▶ _Problems to solve_:
- a) Decide whether each statement below agrees with the passage on courtroom evidence. Answer yes or no for each, and quote the words of the passage that decide it.
(i) Business records count as self-authenticating when the custodian of records has signed an affidavit confirming their authenticity and no objection to that affidavit has been filed.
(ii) Problems with settlement discussions come up more often than problems with hearsay.
(iii) Offers made during settlement negotiations may be admitted to show that the other side was unreasonable.
- b) Write the next part of the passage on courtroom evidence, picking up after its last sentence.

Source extract: Begin

In other words, it is not enough to make sure your evidence does not violate any of the rules that would exclude it - you must also make sure you can authenticate it, that you can prove that it is what you say it is. Otherwise, it will not be admitted. That all being said, some documents are what we call "self-authenticating," meaning that as long as certain conditions are met, no further authentication is necessary. A full list of such documents can be found in Rule 2:902, but some of them are public records which are certified in the manner required by law, medical records and bills in certain cases where certain conditions are met, and business records where the custodian of records has signed an affidavit confirming the authenticity of the documents and no objection has been filed to the affidavit.
Settlement Discussion
The other problem I see people encounter, although much less frequent than problems with hearsay or authentication, is the presentation of settlement discussions. I see quite often with pro se parties they want to tell the judge "well, I offered to do this, and they wouldn't even do that!" to try to prove how unreasonable the other side is. Well, the courts decided long ago that settlements will be much harder to have happen if the statements made while negotiating them could then be used against the parties. As a result, offers and responses in the course of settlement negotiations are not admissible evidence.

Source extract: End
Stored data: Begin

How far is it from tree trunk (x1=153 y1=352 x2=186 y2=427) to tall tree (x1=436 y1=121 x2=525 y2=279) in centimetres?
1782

Stored data: End

▶ _Task-by-task results_:
- a)
(i) Yes: "business records where the custodian of records has signed an affidavit confirming the authenticity of the documents and no objection has been filed to the affidavit."
(ii) No: "although much less frequent than problems with hearsay or authentication."
(iii) No: "offers and responses in the course of settlement negotiations are not admissible evidence."

- b)
There are two key exceptions to the above. If, in the course of settlement negotiations, you actually admit you are liable, then that admission (and only that admission) becomes admissible. Also, where attorneys' fees are collectible by one or both parties, the settlement negotiations may be admitted as evidence as to whether or not the attorneys' fees are reasonable (as unreasonably refusing a good settlement offer may make your trial fees unreasonable), but in such cases that is all that the negotiations can be considered for.
Conclusion
For many people who represent themselves at trial, their biggest pitfall is the rules of evidence. With this blog post, I hope you understand at least some of the complex panoply of rules you will face if you go to court alone. This is yet another reason why you should almost always try to have an attorney. If you are facing a civil trial and recognize that you don't understand the rules of evidence well enough to protect yourself, feel free to call (703)281-0134 or e-mail me at SLeven@thebaldwinlawfirm.com to set up a consultation. Our initial consultations are free for up to half an hour!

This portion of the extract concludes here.